I think the truth is somewhere in the messy middle, which is to say, it's complicated. Rust's borrow checker genuinely prevents the kinds of bugs Bun was fighting. It's not marketing. Use-after-free in async close callbacks is hard to catch in any language without compiler-enforced ownership. But Kelley is also right that those bugs were avoidable in Zig too, with more discipline. The question is whether "more discipline" is a realistic expectation for a team that was shipping at that pace.
And that's the real question the article doesn't answer. Not "is Rust better than Zig." But "will the same team that rushed through Zig now maintain discipline in Rust?" The borrow checker helps. But it doesn't prevent logic bugs, race conditions in safe code, or architectural mistakes. It prevents memory corruption. That's important, but it's not everything.
The AI question nobody's really asking
A million lines of Rust, written by AI agents in 11 days, reviewed by other AI agents. That's the headline. But the part that should make people think is the process, not the volume.
The adversarial review setup is interesting because it mirrors a real engineering practice: separate author and reviewer, give the reviewer different incentives. The implementer agent wants the code accepted. The reviewer agent is told to assume the code is wrong. That's a better review process than most human teams manage, where the author and reviewer often share the same context and the same pressure to ship.
But here's the thing. The bugs the reviewers caught were memory safety bugs with specific technical signatures (a Box dropping before an async callback fires, a pointer invalidated by a hashmap rehash). These are findable because they have recognizable patterns. What about logic bugs? What about a subtle behavior difference between the Zig original and the Rust port? What about edge cases in JavaScript spec compliance that maybe the test suite doesn't cover? The adversarial reviewers can only check what they can reason about. If the original Zig code had a bug, the AI porting it faithfully preserves that bug, and no reviewer flags it because the diff "matches the original."

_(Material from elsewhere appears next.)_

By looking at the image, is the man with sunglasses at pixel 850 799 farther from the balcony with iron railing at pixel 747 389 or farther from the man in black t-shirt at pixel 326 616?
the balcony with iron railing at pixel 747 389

99.8% test pass rate is impressive. It also means 0.2% of tests fail. On a test suite with "a million assertions," that's potentially thousands of failing assertions. Are those tests wrong, or did the rewrite introduce regressions? The blog post doesn't say.

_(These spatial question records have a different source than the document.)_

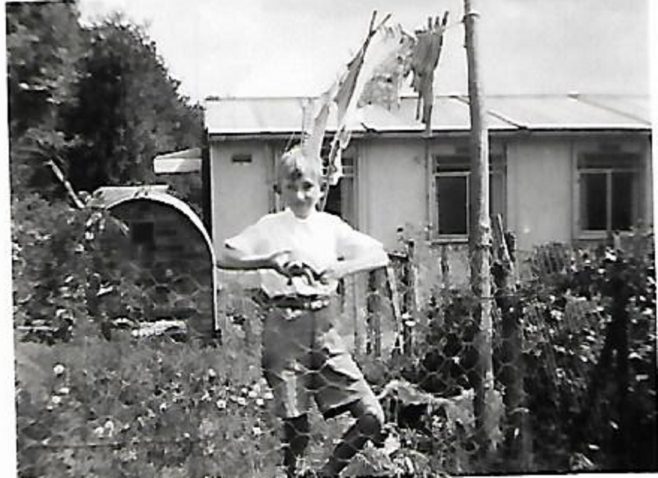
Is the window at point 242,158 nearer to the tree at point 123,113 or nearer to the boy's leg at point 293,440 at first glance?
the tree at point 123,113

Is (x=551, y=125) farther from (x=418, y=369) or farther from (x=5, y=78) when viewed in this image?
(x=5, y=78)

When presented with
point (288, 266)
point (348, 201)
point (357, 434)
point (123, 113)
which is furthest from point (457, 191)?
point (123, 113)

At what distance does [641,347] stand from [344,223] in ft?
1.55

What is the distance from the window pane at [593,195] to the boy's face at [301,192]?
1.25ft

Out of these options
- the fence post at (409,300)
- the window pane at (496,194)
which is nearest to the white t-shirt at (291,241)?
the fence post at (409,300)

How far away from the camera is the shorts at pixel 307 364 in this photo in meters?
1.83

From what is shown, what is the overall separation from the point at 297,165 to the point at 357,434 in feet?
1.30

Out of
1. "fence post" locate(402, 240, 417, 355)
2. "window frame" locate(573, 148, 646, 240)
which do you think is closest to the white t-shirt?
"fence post" locate(402, 240, 417, 355)

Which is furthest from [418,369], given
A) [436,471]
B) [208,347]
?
[208,347]

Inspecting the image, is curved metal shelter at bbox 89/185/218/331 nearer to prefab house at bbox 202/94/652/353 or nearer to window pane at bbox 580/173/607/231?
prefab house at bbox 202/94/652/353

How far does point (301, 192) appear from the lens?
5.97ft

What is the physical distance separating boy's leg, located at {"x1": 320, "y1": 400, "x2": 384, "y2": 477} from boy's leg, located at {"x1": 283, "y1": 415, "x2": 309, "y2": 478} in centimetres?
4

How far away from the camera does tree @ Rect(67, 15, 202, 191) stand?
1.82 metres

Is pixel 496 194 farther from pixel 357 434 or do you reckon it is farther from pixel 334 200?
pixel 357 434
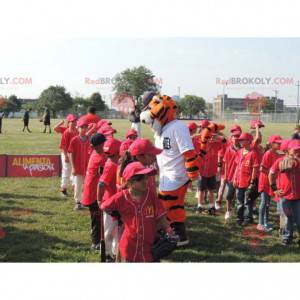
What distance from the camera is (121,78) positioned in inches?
3031

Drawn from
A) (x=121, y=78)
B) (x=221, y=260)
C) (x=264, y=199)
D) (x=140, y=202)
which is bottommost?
(x=221, y=260)

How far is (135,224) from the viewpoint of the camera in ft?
11.7

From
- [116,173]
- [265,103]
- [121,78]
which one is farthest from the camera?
[265,103]

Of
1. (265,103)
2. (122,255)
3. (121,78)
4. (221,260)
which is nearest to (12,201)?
(221,260)

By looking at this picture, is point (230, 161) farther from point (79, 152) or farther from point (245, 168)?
point (79, 152)

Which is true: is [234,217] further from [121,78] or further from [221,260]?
[121,78]

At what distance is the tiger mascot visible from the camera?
5.48m

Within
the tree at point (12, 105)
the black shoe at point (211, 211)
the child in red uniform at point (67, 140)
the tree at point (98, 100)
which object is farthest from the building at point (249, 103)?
the black shoe at point (211, 211)

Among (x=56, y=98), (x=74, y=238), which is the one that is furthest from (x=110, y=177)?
(x=56, y=98)

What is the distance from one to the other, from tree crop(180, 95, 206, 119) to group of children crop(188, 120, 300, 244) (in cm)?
6931

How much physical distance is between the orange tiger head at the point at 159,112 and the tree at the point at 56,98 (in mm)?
70752

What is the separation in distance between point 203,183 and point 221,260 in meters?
2.66

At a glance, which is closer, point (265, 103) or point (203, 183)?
point (203, 183)

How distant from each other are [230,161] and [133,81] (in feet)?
226
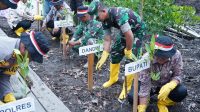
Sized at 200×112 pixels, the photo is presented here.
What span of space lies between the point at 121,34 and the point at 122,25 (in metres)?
0.42

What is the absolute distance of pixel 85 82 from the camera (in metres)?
5.54

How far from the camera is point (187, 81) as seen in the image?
17.6 feet

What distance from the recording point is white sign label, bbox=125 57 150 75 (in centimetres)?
364

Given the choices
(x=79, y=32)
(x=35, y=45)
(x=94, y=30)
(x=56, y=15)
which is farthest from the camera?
(x=56, y=15)

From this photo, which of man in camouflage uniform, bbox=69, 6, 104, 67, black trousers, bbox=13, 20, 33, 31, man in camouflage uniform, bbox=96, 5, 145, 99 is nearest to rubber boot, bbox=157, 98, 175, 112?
man in camouflage uniform, bbox=96, 5, 145, 99

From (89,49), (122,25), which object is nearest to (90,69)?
(89,49)

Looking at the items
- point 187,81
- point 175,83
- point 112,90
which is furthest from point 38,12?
point 175,83

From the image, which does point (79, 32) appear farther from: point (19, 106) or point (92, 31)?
point (19, 106)

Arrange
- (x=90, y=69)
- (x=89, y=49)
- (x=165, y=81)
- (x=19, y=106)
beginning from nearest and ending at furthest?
(x=19, y=106)
(x=165, y=81)
(x=89, y=49)
(x=90, y=69)

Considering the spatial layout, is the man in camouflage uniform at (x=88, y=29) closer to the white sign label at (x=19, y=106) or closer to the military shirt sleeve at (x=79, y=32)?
the military shirt sleeve at (x=79, y=32)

What I'd actually watch for
The rewrite is merged. Bun v1.4 ships in Rust. The real test starts now. Six months from now, does the bug list look different? Do the same classes of stability issues show up, or do new patterns emerge? Does compilation speed matter for a tool people run rather than build? Kelley asked that question and didn't get an answer. The Zig compiler compiles 600,000 lines in 16 seconds. How fast does the Rust version of Bun compile?
For users, the language switch probably doesn't matter much. Bun either works or it doesn't. If it's faster and more stable, that's a win regardless of what language it's written in. For the broader question of whether AI can write a production codebase, the answer from this project seems to be "yes, if you have a thorough test suite, care enough to build an adversarial review process, and understand every line the AI generates well enough to catch the subtle bugs the reviewers miss."

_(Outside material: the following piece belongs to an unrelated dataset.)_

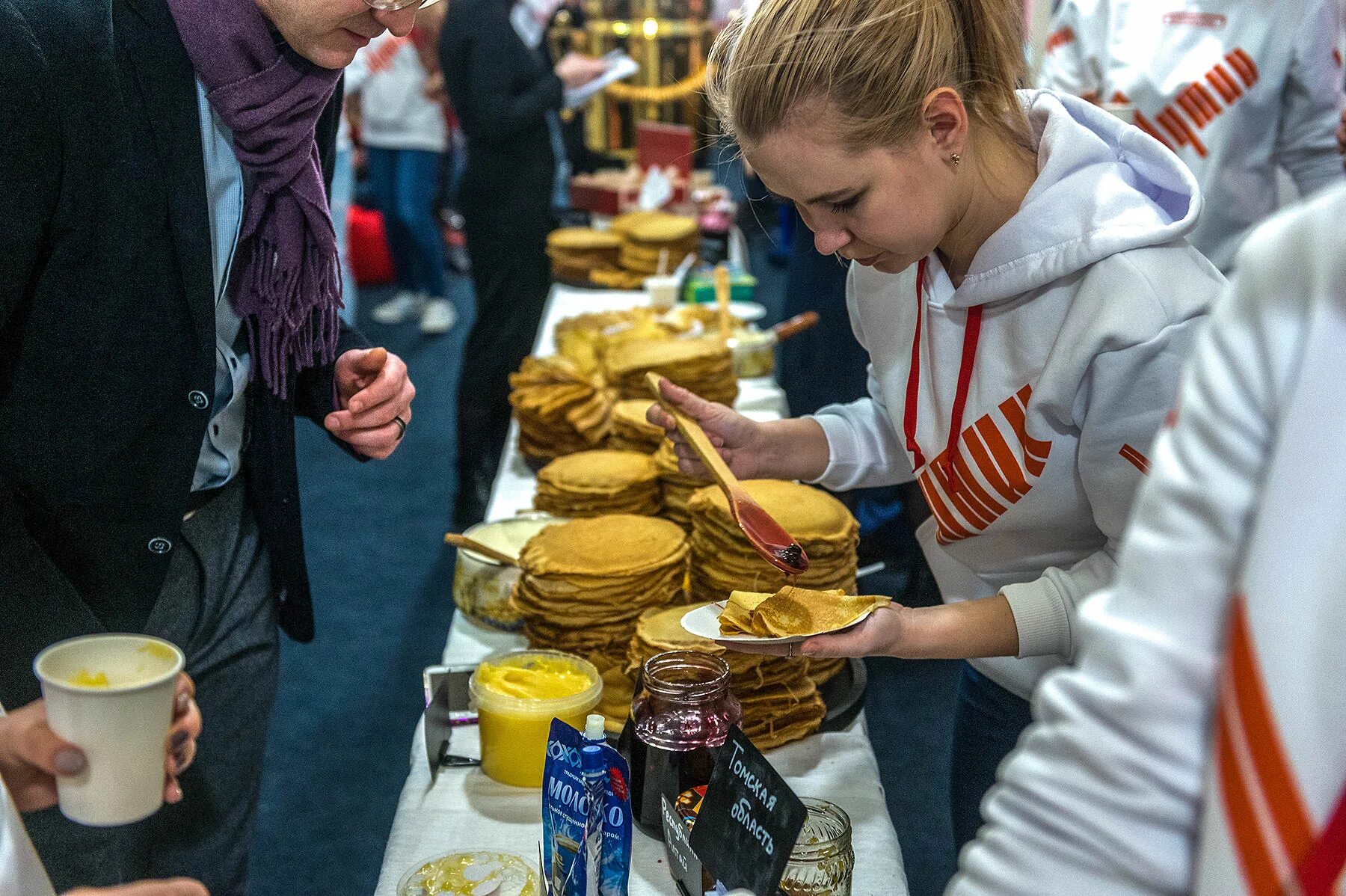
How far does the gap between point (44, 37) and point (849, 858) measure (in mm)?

That last part is doing a lot of work. Not every team has a creator who understands both the original language and the target language well enough to evaluate AI-generated porting decisions. Most teams trying to replicate this process will skip the adversarial review step, skip the lifetime analysis, skip the trial run. They'll just prompt an AI to "rewrite this in Rust" and get a broken codebase.
The Bun rewrite worked because the human in the loop understood what he was asking for. Remove that expertise and you get yet another failed AI rewrite project that nobody blogs about.